Key observation: Because FastPIR only performs plaintext-ciphertext multiplications (BFV.ScMult) and never ciphertext-ciphertext multiplications, the noise growth is much more controlled than schemes requiring ct-ct multiplication (like SealPIR with query expansion). This allows a smaller ring dimension (N=4096 vs typical N=8192+). ³³

Implementation Notes ⤴

Language / Library: C++ with Microsoft SEAL 3.5 (for BFV operations)
FastPIR LOC: ~1,000 lines of C++ ³⁴
Addra total LOC: ~2,000 lines of C++ (on top of existing libraries) ³⁵
Additional libraries:
- libscapi [1] for Cramer-Shoup public-key encryption (dialing protocol, 3072-bit key, 128-bit security)
- OpenSSL AES-CBC (128-bit key) for content encryption
- rpclib [3] for master-worker RPC (message library broadcasting)
- Mozilla LPCNet [56] for voice encoding/decoding (1.6 Kbit/s)
Polynomial arithmetic: NTT-based (via SEAL)
Parallelism: Distributed across worker machines (each worker handles a shard of CPIR queries).
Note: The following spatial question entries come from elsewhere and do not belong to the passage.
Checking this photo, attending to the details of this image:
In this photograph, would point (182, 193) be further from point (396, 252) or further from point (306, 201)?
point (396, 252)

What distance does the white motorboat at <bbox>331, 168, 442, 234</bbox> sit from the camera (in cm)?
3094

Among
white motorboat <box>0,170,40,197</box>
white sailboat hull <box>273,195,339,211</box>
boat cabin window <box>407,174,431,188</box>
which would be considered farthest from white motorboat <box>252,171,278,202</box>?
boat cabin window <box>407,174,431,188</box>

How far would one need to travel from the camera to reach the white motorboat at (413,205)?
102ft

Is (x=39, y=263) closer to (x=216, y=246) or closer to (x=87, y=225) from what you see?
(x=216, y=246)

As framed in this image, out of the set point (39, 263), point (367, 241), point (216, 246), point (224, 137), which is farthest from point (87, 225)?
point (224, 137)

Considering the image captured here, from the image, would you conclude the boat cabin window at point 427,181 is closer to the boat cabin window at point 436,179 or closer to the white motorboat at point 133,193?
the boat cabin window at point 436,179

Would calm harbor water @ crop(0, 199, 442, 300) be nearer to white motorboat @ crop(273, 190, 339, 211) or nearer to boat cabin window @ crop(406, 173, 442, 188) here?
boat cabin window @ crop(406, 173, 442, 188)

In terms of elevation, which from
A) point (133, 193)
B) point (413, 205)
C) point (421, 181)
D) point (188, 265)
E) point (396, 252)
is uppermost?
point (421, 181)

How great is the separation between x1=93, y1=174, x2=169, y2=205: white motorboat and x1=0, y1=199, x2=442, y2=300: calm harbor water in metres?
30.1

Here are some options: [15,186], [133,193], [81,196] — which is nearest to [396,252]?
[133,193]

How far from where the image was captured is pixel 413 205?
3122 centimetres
Within each worker, SEAL uses multi-threaded NTT operations on 48 vCPUs.
Open source: https://github.com/ishtiyaque/FastPIR (FastPIR library), https://github.com/ishtiyaque/Addra (full system)

Deployment Considerations ⤴

Database updates: Mailbox contents change every subround (480 ms). The master recompiles the message library and re-broadcasts to workers each subround. No incremental update mechanism — full library broadcast each time. ³⁶
Scalability bottleneck: The time to broadcast the mailbox library from master to workers is the immediate scalability ceiling. At 65K users, CPIR processing alone (1,186 ms) exceeds the 480 ms subround budget. ³⁷
Sharding: CPIR queries are sharded across workers, but the full database (message library) must be replicated to every worker.
Client requirements: Clients must remain online even when idle (cover traffic). Assumes unlimited data plans. ³⁸
Dialing protocol: Based on Pung/Alpenhorn. Runs infrequently (every 5 minutes). Server broadcasts encrypted "hello" messages to all clients. Inefficient but acceptable due to low frequency. ³⁹
Session model: Persistent (clients maintain state: mailbox ID, auth token, peer's phone number, encryption key, and the CPIR query across subrounds).
Cold start suitability: No (requires registration and dialing phase before communication).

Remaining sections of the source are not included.